Abstract
LATS 1, 2) which was found in the sera of patients with Graves'disease may play an important role in pathogenesis of the disease. Recently, it has been suggested that the LATS might possibly be an antibody to thyroid3). In the present paper, we describe our data relating the hypothesis.
(A) Association of LATS activity with IgG 4) .
(1) Isolation of LATS.
LATS present in the serum of patients with Graves' disease was separated by means of column chromatography. More than a half of the original LATS activity, which was determined by Mckenzie's bioassay 2) , appeared in an unabsorbed fraction obtained when the serum passed initially through a DEAE-Sephadex column (0.02M sodium phosphate buffer, pH 6.6). Average specific LATS activity (LATS activity/protein concentration) of this fraction was thus 6 times that of the original serum. The protein in this fraction was identified by immunoelectrophoresis as IgG. When this fraction was passed through a carboxymethyl cellulose (CM-C) column, the specific LATS activity was relatively higher in the slowereluting fractions, thus the highest specific activity in one of the fractions was 30-40 times that of the original serum. These CM-C fractions formed a single IgG precipitin arc with different electrophoretic mobilities on immunoelectrophoresis.

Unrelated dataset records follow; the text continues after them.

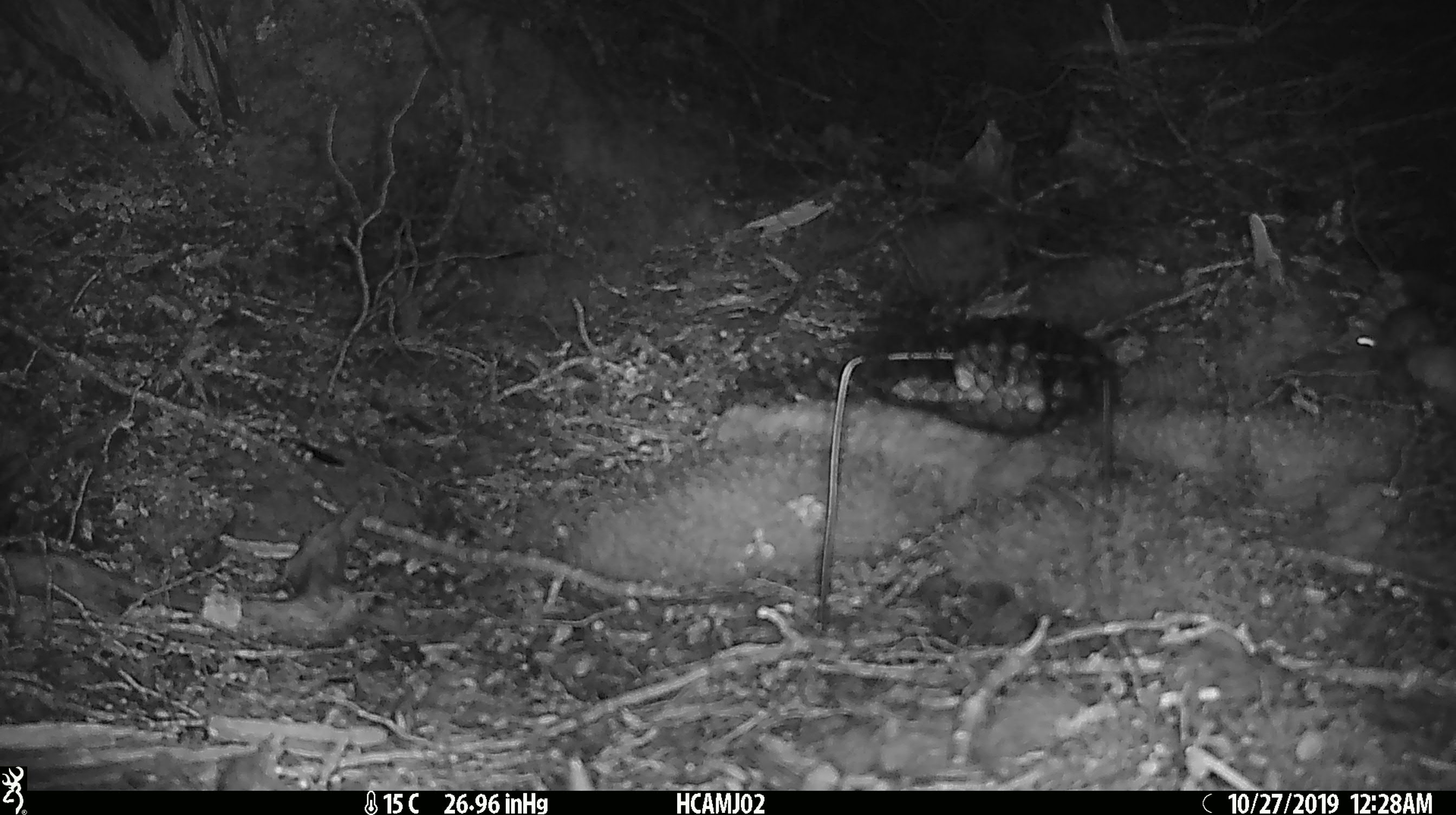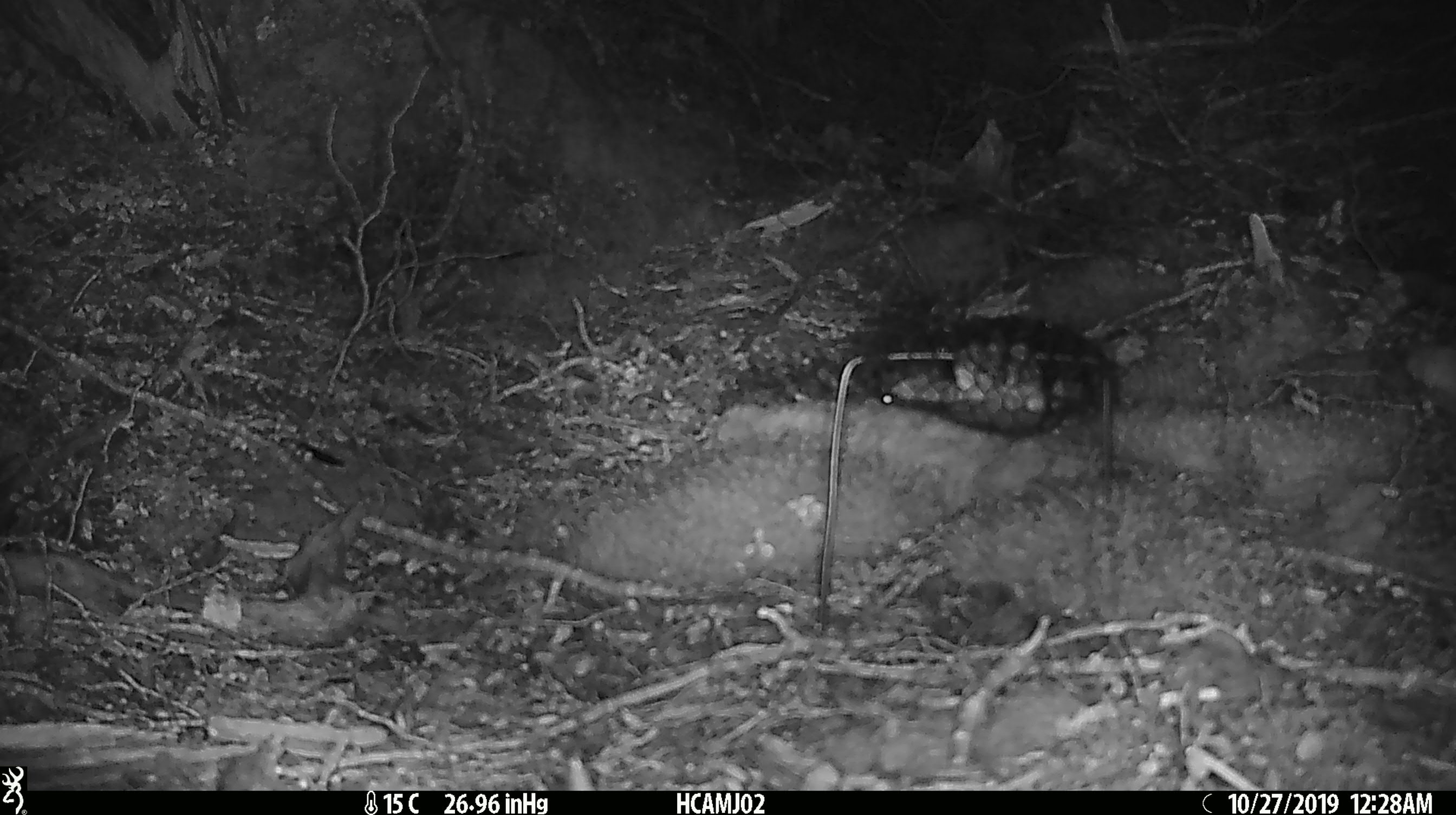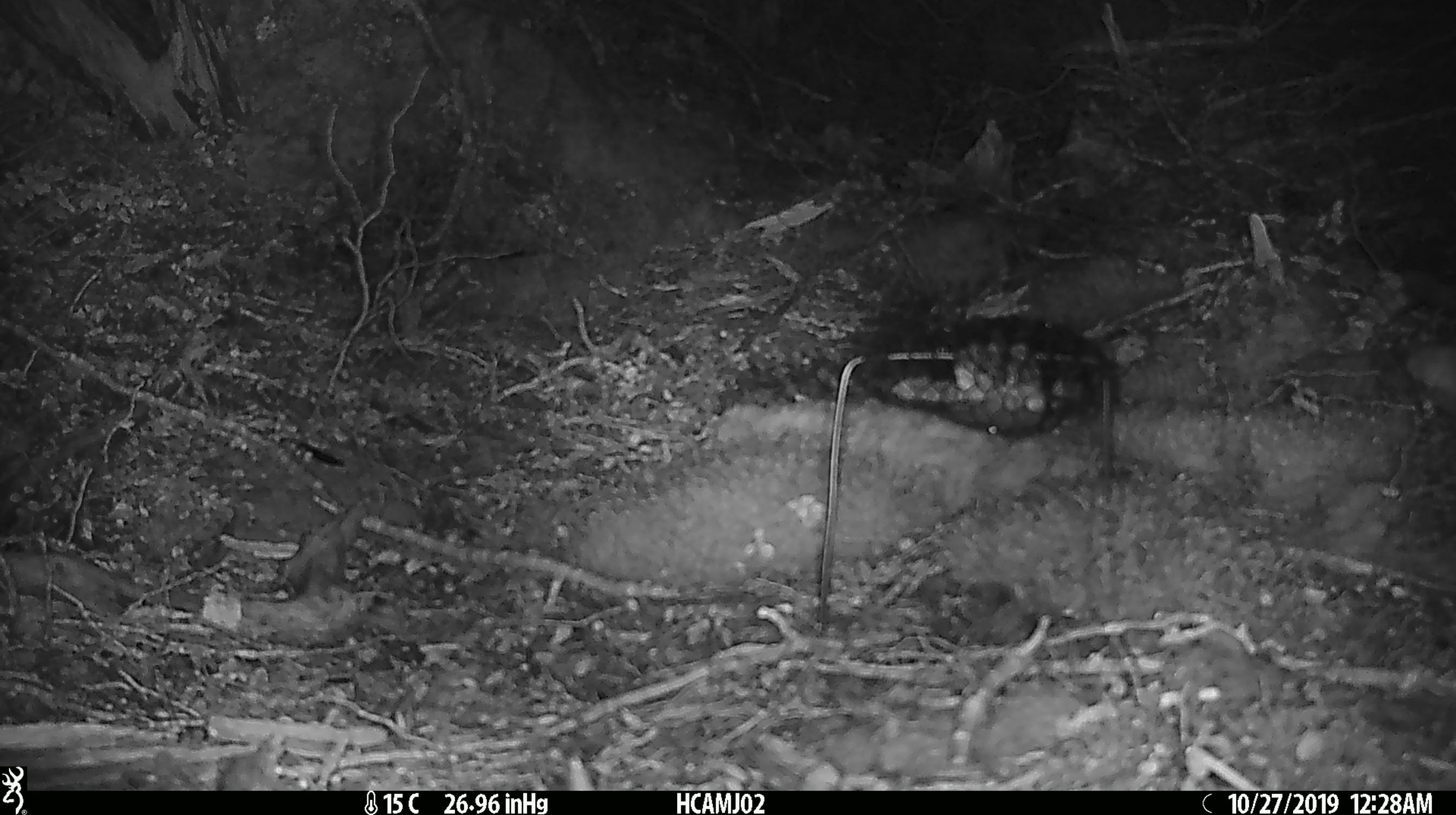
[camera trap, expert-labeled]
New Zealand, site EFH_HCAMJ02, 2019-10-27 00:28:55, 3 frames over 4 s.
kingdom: Animalia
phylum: Chordata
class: Mammalia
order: Rodentia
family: Muridae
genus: Mus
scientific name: Mus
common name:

(2) Neutralization of LATS by anti-IgG 4) .
LATS activity in IgG fractions was specifically neutralized by anti-IgG serum and not by anti-IgA or anti-IgM serum.(B) LATS production by lymphocyte culture 5) .
Peripheral lymphocytes separated from leucocytes obtained from the patients with Graves' disease or normal subjects were cultivated with or without phytohemagglutinin (PHA) for 5 days at 37°C. Following the culture of lymphocytes with PHA, more than 80% of the cells were transformed into “blast cells” and a 14C-amino acid was incorporated into the IgG fraction in the medium with culture. Significant LATS-like activity was detected in the culture media obtained when lymphocytes from the patients with Graves'disease were cultivated with PHA. Neither LATS-nor TSH-like activity was detected in the control culture media; i. e. 1) When lymphocytes from patients with Graves'disease were cultivated without PHA, 2) When lymphocytes from normal subjects were cultivated with or without PHA, 3) When the medium containing no lymphocytes was incubated with or without PHA. The LATS-like activity in the medium with culture was identified as LATS by the following findings: 1) When various doses of the medium with culture were assayed, LATS type responses were observed, and an approximately linear relationship was obtained between the injected dose and response. 2) The greatest portion of the activity was found in the IgG fraction which was separated by DEAE-Sephadex chromatography. 3) The activity was mostly neutralized with anti-IgG serum. From these findings, it seems reasonable to suggest that LATS originates from antibody-forming tissues in Graves'disease.
(C) Other findings relating to the hypothesis that LATS is an antibody.
(1) Oral glucocorticoid therapy resulted in a marked fall in plasma LATS concentration3). A similar result was obtained and, in addition, a significant decrease of LATS was observed following administration of 6-MP (20mg/day).
(2) Concentration of immunoglobulins (IgG, IgA and IgM) in the sera of the patients with Graves' disease remained within the normal range. There was no relationship between the concentration of immunoglobulins and LATS.(D) Efforts to isolate antigen (s) to LATS.
(1) No difference in incorporation to mouse organs was observed between 131I-LATS IgG and 125I-normal IgG.
(2) No correlation was observed between LATS activity and titer of anti-thyroid antibodies (TRC, CF and cytotoxic factor).